#### Parts of the exercise
1. From the Beach Cemetery text, return everything from "After the evacuation, the" down to "the remade cemetery.", copied word for word.
2. Carry the account of the Beach Cemetery at Hell Spit further, starting right after its last sentence.

#### Supplied passage
The Beach Cemetery
Situated at Hell Spit, south of Ari Burnu, the Beach Cemetery (also known as Hell Spit Cemetery) was used from the 25 April 1915 until near the end of the campaign. The cemetery was very dangerous as it was within range of the Turkish gun called “Beachy Bill”. This gun was credited with causing over a thousand casualties on the beach at Hell Spit. All the crosses and headstones at Beach Cemetery had been riddled with bullets, and some were completely destroyed by shell fire.
After the evacuation, the crosses were used for firewood by the remaining Turks and the cemetery vanished from view. When Pope Benedict XV sent an envoy to check on the cemeteries in 1916, the Turkish War Office remade the Beach Cemetery so that it appeared to be well-tended. They created burial mounds with rock borders, but these mounds did not match the direction of the original graves underneath. In 1919, when the Graves Registration Unit tried to find the graves, this plan of the cemetery helped them locate the general positions and directions of the graves underneath the remade cemetery.

#### Information

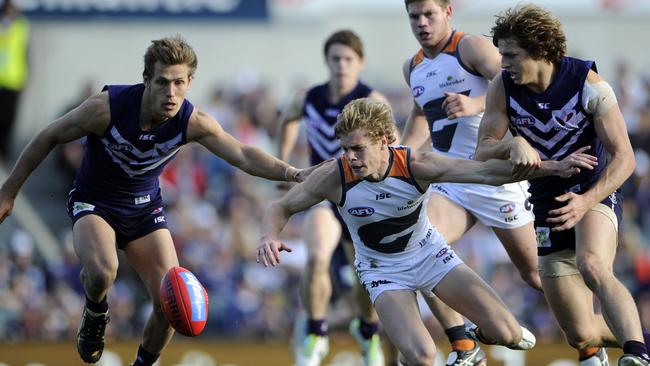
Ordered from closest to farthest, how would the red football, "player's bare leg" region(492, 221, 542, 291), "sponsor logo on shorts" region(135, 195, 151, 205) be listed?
1. the red football
2. "sponsor logo on shorts" region(135, 195, 151, 205)
3. "player's bare leg" region(492, 221, 542, 291)

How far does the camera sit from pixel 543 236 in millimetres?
7848

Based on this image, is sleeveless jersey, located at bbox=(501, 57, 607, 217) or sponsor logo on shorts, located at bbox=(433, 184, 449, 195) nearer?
sleeveless jersey, located at bbox=(501, 57, 607, 217)

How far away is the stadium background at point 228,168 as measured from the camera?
14.2 m

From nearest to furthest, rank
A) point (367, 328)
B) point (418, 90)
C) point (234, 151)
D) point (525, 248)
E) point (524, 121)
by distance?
1. point (524, 121)
2. point (234, 151)
3. point (525, 248)
4. point (418, 90)
5. point (367, 328)

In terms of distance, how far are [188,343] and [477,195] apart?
5080 mm

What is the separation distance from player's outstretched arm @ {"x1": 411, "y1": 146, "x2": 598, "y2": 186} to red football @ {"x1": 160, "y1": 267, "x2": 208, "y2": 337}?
1.80 m

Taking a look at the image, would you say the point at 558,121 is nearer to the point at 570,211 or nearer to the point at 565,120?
the point at 565,120

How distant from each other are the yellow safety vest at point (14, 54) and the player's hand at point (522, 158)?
11.1 metres

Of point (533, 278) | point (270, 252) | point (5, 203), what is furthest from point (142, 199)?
point (533, 278)

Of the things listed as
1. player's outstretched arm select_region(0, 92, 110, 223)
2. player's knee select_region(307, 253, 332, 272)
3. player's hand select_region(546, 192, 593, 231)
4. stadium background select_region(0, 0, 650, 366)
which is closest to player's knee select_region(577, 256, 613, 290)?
player's hand select_region(546, 192, 593, 231)

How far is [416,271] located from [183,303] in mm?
1663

#### Exercise answers
1.
After the evacuation, the crosses were used for firewood by the remaining Turks and the cemetery vanished from view. When Pope Benedict XV sent an envoy to check on the cemeteries in 1916, the Turkish War Office remade the Beach Cemetery so that it appeared to be well-tended. They created burial mounds with rock borders, but these mounds did not match the direction of the original graves underneath. In 1919, when the Graves Registration Unit tried to find the graves, this plan of the cemetery helped them locate the general positions and directions of the graves underneath the remade cemetery.

2.
One of the more famous members of the Australian Imperial Force – Private John Simpson Kirkpatrick (“the man with the donkey”) is buried at Beach Cemetery. He served under the name John Simpson and was one of the soldiers at Gallipoli who used donkeys and mules to assist men with leg wounds to reach medical assistance. After he died from a sniper shot, he became an Australian icon for his work.